Improving Access to Point of Care Testing through Sound Science & Regulatory Reform
Coalition for CLIA Waiver Reform
The Value Proposition of CLIA-Waived POCT in Rural Communities
Nearly 25% of the U.S. population,[1] including 36% of veterans in the Dept. of Veterans Affairs system,[2] live in rural areas. Also, rural areas have a higher percentage of seniors and persons in fair/poor health than urban areas, making access to care crucial. However, the distances between patient and provider in rural areas,[3] and the potentially limited availability of transportation options, can create significant barriers to medical access in rural communities. For example
Another barrier to medical care is a shortage of medical personnel in rural areas.

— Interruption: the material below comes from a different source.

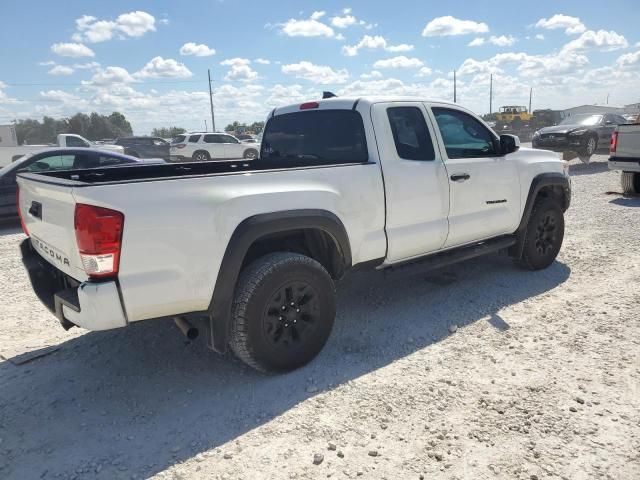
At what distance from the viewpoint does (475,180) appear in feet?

Only 10% of physicians in the U.S. practice in rural areas (to serve the 25% of Americans living in those areas), and the per capita number of specialists practicing in rural areas is less than one-third of those practicing in urban areas.[8] This leaves much of healthcare in the hands of Rural Health Clinics, physician offices, and similar healthcare provider venues – the kinds of venues that offer point-of-care testing with CLIA waived tests.
In this environment, the need for an additional visit to a healthcare provider presents yet another obstacle that patients must overcome to get the care they need. Delaying diagnostic and treatment decisions to the next scheduled visit creates another opportunity for that patient to be lost-to-follow-up or not otherwise receive the care they need in a timely fashion. Thus, it’s important to make the most of each physician office or clinic visit. Offering expanded, safe & effective CLIA-waived testing options gets more diagnostic information into the hands of a healthcare providers when the patient is in the exam room, increasing the chances that a diagnosis can be made, and treatment can begin, at the first visit.